_Task statement:_ An exact copy of every record is needed.

####

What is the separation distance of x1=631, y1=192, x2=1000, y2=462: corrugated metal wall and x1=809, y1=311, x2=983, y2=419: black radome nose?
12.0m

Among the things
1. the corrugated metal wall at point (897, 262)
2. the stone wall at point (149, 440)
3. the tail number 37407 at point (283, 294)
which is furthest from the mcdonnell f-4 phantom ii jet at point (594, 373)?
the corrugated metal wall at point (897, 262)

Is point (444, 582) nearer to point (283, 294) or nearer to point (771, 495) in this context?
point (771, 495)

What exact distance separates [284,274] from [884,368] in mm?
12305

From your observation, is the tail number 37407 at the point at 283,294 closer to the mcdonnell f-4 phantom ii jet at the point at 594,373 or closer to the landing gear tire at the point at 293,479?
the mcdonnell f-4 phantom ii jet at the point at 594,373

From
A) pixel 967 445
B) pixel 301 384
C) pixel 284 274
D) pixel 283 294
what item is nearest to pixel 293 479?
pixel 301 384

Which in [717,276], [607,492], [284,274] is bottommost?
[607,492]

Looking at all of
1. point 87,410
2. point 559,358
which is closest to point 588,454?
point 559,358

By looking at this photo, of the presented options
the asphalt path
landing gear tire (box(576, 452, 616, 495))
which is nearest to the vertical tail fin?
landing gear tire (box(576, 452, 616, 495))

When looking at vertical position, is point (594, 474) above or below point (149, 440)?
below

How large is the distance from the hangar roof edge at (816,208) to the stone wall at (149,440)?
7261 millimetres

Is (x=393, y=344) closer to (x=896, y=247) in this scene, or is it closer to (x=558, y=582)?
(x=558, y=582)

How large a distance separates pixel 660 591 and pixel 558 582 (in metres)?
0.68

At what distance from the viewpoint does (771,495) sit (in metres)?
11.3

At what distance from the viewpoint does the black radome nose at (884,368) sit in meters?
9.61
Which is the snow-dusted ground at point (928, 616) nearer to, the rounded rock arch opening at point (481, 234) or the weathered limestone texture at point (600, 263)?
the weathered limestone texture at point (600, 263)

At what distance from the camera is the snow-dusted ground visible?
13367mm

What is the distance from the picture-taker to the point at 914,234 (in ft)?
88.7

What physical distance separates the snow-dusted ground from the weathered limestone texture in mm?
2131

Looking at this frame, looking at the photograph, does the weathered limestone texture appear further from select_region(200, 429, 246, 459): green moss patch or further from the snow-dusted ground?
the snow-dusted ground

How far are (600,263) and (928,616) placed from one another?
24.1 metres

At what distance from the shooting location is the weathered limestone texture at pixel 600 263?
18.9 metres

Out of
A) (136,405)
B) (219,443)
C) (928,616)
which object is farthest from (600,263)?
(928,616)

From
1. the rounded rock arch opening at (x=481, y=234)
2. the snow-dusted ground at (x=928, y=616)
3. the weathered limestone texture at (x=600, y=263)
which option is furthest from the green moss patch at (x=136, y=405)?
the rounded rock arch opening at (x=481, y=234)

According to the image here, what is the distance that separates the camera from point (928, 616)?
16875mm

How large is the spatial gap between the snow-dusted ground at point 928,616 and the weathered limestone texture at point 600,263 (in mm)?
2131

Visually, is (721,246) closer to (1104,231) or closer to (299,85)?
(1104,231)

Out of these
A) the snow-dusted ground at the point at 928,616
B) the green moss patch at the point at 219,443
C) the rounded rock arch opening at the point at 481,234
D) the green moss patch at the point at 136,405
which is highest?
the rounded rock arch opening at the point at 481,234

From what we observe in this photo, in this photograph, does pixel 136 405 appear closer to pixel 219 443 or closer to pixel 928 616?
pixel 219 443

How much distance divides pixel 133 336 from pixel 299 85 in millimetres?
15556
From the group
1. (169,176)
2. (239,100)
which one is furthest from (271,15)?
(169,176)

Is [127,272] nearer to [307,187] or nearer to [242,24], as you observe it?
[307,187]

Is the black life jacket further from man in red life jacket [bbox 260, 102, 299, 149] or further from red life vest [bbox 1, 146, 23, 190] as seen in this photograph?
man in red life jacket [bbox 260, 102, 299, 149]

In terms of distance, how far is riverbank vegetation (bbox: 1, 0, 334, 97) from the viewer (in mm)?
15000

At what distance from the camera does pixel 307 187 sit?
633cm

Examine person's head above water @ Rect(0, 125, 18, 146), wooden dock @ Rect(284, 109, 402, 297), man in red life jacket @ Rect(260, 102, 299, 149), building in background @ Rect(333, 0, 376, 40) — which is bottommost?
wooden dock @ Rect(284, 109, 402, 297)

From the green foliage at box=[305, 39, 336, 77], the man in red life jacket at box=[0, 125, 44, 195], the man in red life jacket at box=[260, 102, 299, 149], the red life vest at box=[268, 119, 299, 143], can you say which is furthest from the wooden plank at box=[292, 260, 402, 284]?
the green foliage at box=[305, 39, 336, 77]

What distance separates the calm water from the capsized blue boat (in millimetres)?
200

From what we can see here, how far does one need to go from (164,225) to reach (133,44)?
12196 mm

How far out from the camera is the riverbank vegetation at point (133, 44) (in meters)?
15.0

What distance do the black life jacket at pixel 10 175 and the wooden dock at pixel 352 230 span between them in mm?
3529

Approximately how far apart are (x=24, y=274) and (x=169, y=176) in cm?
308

####

_Correct response:_
What is the separation distance of x1=631, y1=192, x2=1000, y2=462: corrugated metal wall and x1=809, y1=311, x2=983, y2=419: black radome nose?
12.0m

Among the things
1. the corrugated metal wall at point (897, 262)
2. the stone wall at point (149, 440)
3. the tail number 37407 at point (283, 294)
which is furthest from the mcdonnell f-4 phantom ii jet at point (594, 373)?
the corrugated metal wall at point (897, 262)

Is point (444, 582) nearer to point (283, 294) or nearer to point (771, 495) in this context?
point (771, 495)

What exact distance separates [284,274] from [884,368] in mm?
12305

From your observation, is the tail number 37407 at the point at 283,294 closer to the mcdonnell f-4 phantom ii jet at the point at 594,373 or closer to the landing gear tire at the point at 293,479?
the mcdonnell f-4 phantom ii jet at the point at 594,373

From
A) pixel 967 445
B) pixel 301 384
C) pixel 284 274
D) pixel 283 294
what item is nearest to pixel 293 479?
pixel 301 384

Which in [717,276], [607,492], [284,274] is bottommost?
[607,492]

Looking at all of
1. point 87,410
2. point 559,358
which is closest to point 588,454?
point 559,358

By looking at this photo, of the presented options
the asphalt path
landing gear tire (box(576, 452, 616, 495))
which is nearest to the vertical tail fin?
landing gear tire (box(576, 452, 616, 495))

When looking at vertical position, is point (594, 474) above or below point (149, 440)?
below

How large is the distance from the hangar roof edge at (816,208) to the stone wall at (149,440)?
7261 millimetres

Is (x=393, y=344) closer to (x=896, y=247) in this scene, or is it closer to (x=558, y=582)?
(x=558, y=582)

How large a distance separates pixel 660 591 and pixel 558 582 (in metres)?
0.68

At what distance from the viewpoint does (771,495) sit (in metres)?
11.3

At what distance from the viewpoint does the black radome nose at (884,368) sit in meters?
9.61
Which is the snow-dusted ground at point (928, 616) nearer to, the rounded rock arch opening at point (481, 234) or the weathered limestone texture at point (600, 263)?
the weathered limestone texture at point (600, 263)

At what distance from the camera is the snow-dusted ground visible?
13367mm

What is the distance from the picture-taker to the point at 914,234 (in ft)?
88.7

What physical distance separates the snow-dusted ground from the weathered limestone texture in mm?
2131

Looking at this frame, looking at the photograph, does the weathered limestone texture appear further from select_region(200, 429, 246, 459): green moss patch or further from the snow-dusted ground?
the snow-dusted ground

How far are (600,263) and (928,616) placed from one another?
24.1 metres

At what distance from the shooting location is the weathered limestone texture at pixel 600 263?
18.9 metres

Out of
A) (136,405)
B) (219,443)
C) (928,616)
which object is farthest from (600,263)?
(928,616)

From
1. the rounded rock arch opening at (x=481, y=234)
2. the snow-dusted ground at (x=928, y=616)
3. the weathered limestone texture at (x=600, y=263)
which option is furthest from the green moss patch at (x=136, y=405)?
the rounded rock arch opening at (x=481, y=234)

According to the image here, what is the distance that separates the camera from point (928, 616)?
16875mm

How large is the spatial gap between the snow-dusted ground at point 928,616 and the weathered limestone texture at point 600,263 (in mm)?
2131

Visually, is (721,246) closer to (1104,231) or closer to (299,85)?
(1104,231)

Out of these
A) the snow-dusted ground at the point at 928,616
B) the green moss patch at the point at 219,443
C) the rounded rock arch opening at the point at 481,234
D) the green moss patch at the point at 136,405
which is highest?
the rounded rock arch opening at the point at 481,234

From what we observe in this photo, in this photograph, does pixel 136 405 appear closer to pixel 219 443 or closer to pixel 928 616?
pixel 219 443

How much distance divides pixel 133 336 from pixel 299 85 in millimetres?
15556
From the group
1. (169,176)
2. (239,100)
which one is furthest from (271,15)?
(169,176)

Is [127,272] nearer to [307,187] or nearer to [242,24], as you observe it?
[307,187]

Is the black life jacket further from man in red life jacket [bbox 260, 102, 299, 149] or further from red life vest [bbox 1, 146, 23, 190] as seen in this photograph?
man in red life jacket [bbox 260, 102, 299, 149]

In terms of distance, how far is riverbank vegetation (bbox: 1, 0, 334, 97) from the viewer (in mm)?
15000

At what distance from the camera does pixel 307 187 sit?
633cm

Examine person's head above water @ Rect(0, 125, 18, 146), wooden dock @ Rect(284, 109, 402, 297), man in red life jacket @ Rect(260, 102, 299, 149), building in background @ Rect(333, 0, 376, 40) — which is bottommost?
wooden dock @ Rect(284, 109, 402, 297)

From the green foliage at box=[305, 39, 336, 77], the man in red life jacket at box=[0, 125, 44, 195], the man in red life jacket at box=[260, 102, 299, 149], the red life vest at box=[268, 119, 299, 143], can you say which is furthest from the wooden plank at box=[292, 260, 402, 284]?
the green foliage at box=[305, 39, 336, 77]

What distance separates the calm water from the capsized blue boat (in millimetres)?
200

From what we can see here, how far does one need to go from (164,225) to reach (133,44)?
12196 mm

How far out from the camera is the riverbank vegetation at point (133, 44) (in meters)?
15.0

What distance do the black life jacket at pixel 10 175 and the wooden dock at pixel 352 230 span between them in mm?
3529

Approximately how far apart are (x=24, y=274) and (x=169, y=176) in cm?
308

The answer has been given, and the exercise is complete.